With so much success following closely at his back, its baffling that the Crosstown Rebels star is only just releasing his first solo offering. All we can say is, its about damn time.
The compilation’s name, Mariri, means “healing, life-giving force” in Hancha Kuin, the ancient language of the Kaxinawa tribe that dwells in the Brazilian Amazon. Fittingly, the first tune in the EP is the title track, a classic tech house introduction that carries a vibe as tribal and exotic as its namesake. Tightly programmed drums frame the tune’s strange and child-like vocals, which were sampled from a field recording Cazal made while visiting Peru.

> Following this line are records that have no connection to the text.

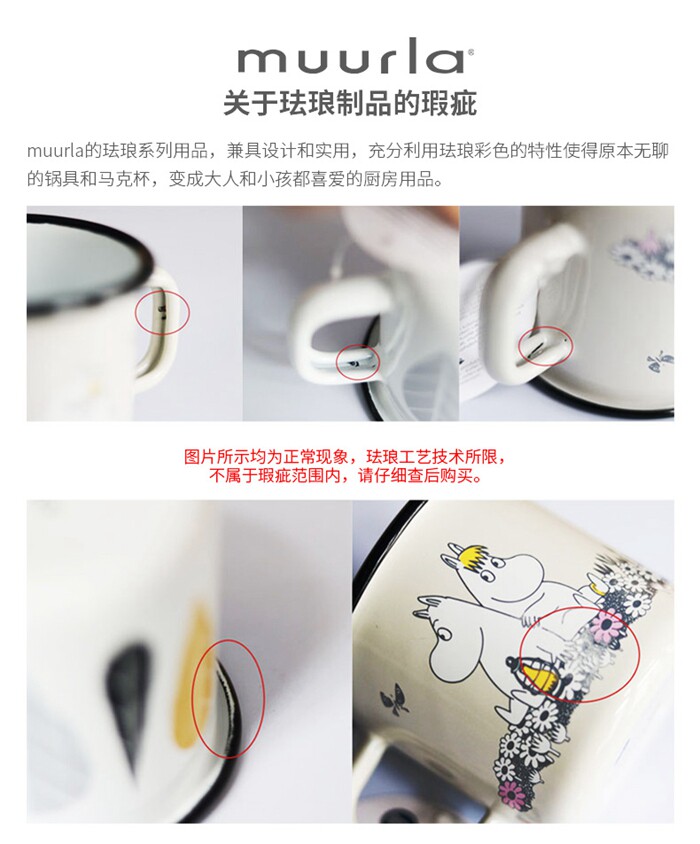 muurla®
关于珐琅制品的瑕疵

muurla的珐琅系列用品，兼具设计和实用，充分利用珐琅彩色的特性使得原本无聊的锅具和马克杯，变成大人和小孩都喜爱的厨房用品。

图片所示均为正常现象，珐琅工艺技术所限，不属于瑕疵范围内，请仔细查后购买。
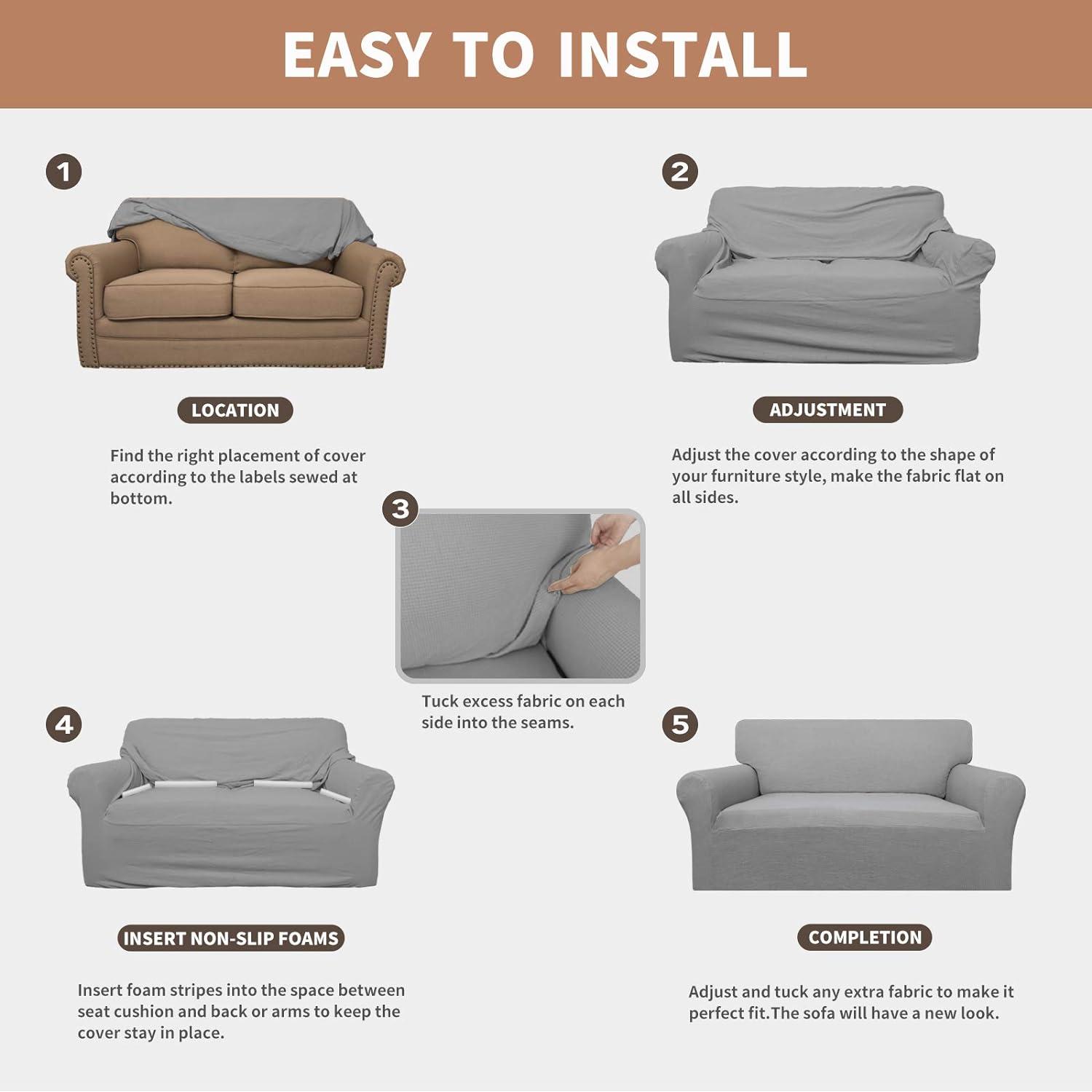 EASY TO INSTALL

1

LOCATION

Find the right placement of cover according to the labels sewed at bottom.

2

ADJUSTMENT

Adjust the cover according to the shape of your furniture style, make the fabric flat on all sides.

3

Tuck excess fabric on each side into the seams.

4

INSERT NON-SLIP FOAMS

Insert foam stripes into the space between seat cushion and back or arms to keep the cover stay in place.

5

COMPLETION

Adjust and tuck any extra fabric to make it perfect fit.The sofa will have a new look.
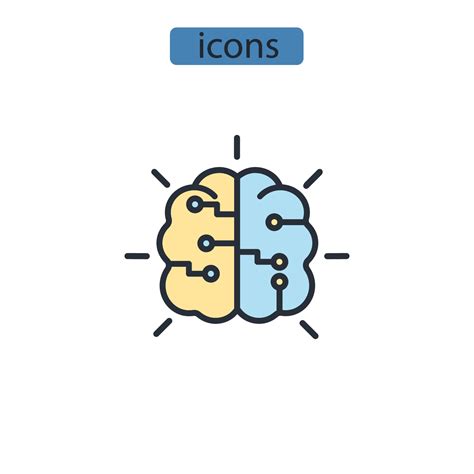 icons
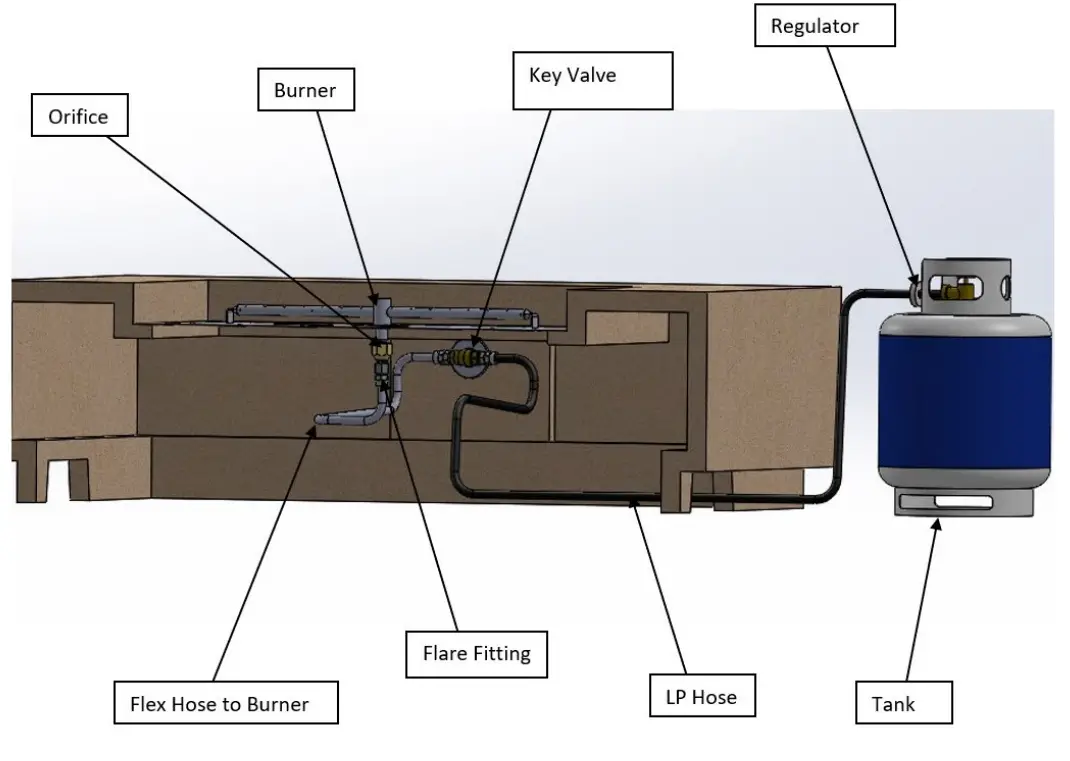 Regulator

Burner

Key Valve

Orifice

Flare Fitting

Flex Hose to Burner

LP Hose

Tank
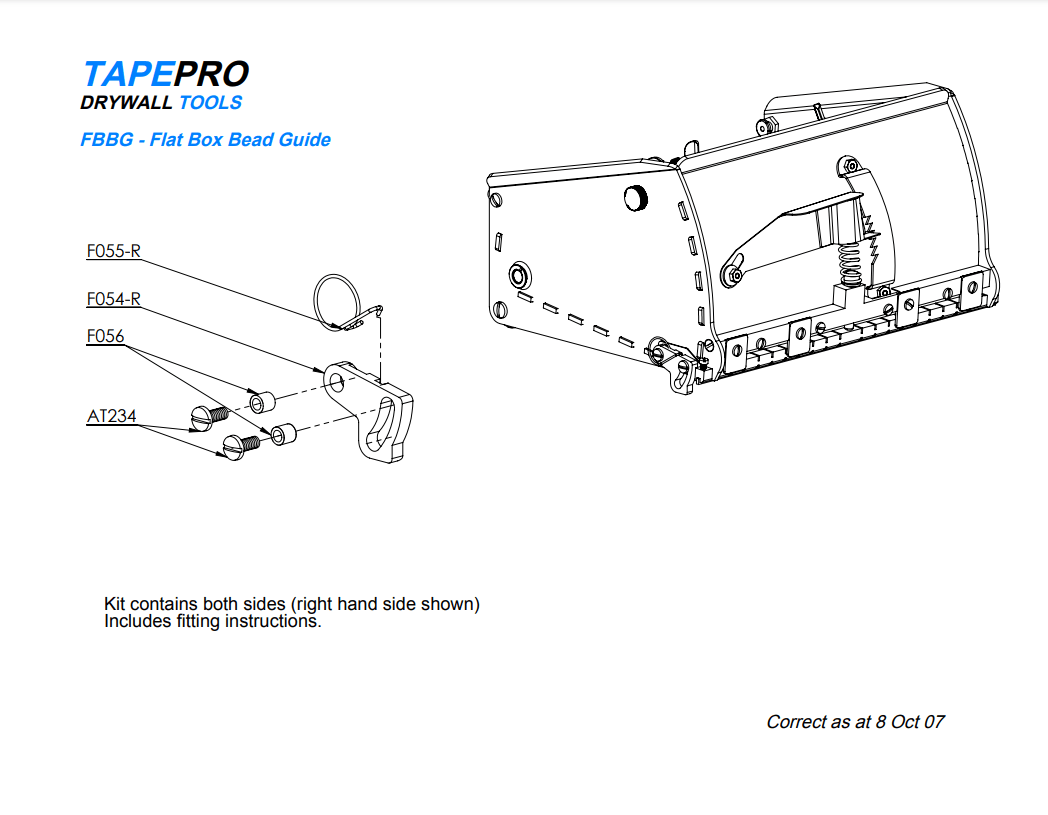 TAPEPRO
DRYWALL TOOLS

FBBG - Flat Box Bead Guide

F055-R
F054-R
F056
AT234

Kit contains both sides (right hand side shown)
Includes fitting instructions.

Correct as at 8 Oct 07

The lead track acquires a darker and more sinister tone at the hands of Detroit techno heavyweight Stacey Pullen. Keeping the vocals intact, Pullen’s remix takes the track straight to the dance floor of a smoky underground club by adding some brooding melodies to the tune and softening the original percussion into a heady, thumping groove line.
Building off the techno feel established by Pullen’s remix, Cazal luanches into a tough and futuristic analogue theme. Co-produced with Hot Creations recent addition Mark Jenkyns, “The Bullfrog” is a tense and gritty numb that takes the EP further away from the light and deeper into the dark of the jungle.
Cazal offers us leads us slowly back into the light with the final track on the EP, a collaboration with BL_NKSP_C_S. Titled “Memory Man,” the tune is a manifestation of simplicity and elegance. A steady and driving beat serves as the pulse for the song, while soft and melancholy vocals waft lazily to the forefront from some distant musical limbo. The tune as a whole seems to develop out of nowhere and all at once, and before you know it you’re enveloped in a sound that is surprisingly passionate and somewhat unexpected.
“With my first EP I wanted to show different sides of my musical output, whilst keeping to the spectrum of club music” says Luca. “I seem to have found myself involved with so many different projects in recent times… it was liberating to be left to roam free.” he continues. That sense of exploration translates clearly throughout Mariri, but despite experimenting with a range of markedly different sounds, Cazal balances the EP’s divergence by keeping the focus of all the tracks entirely on the dance floor, regardless of the genre.
Beautifully illustrating Crosstown Rebels’ forward thinking and individualistic approach to music, Mariri offers a stunning peak into an artist’s personal voyage of self-discovery.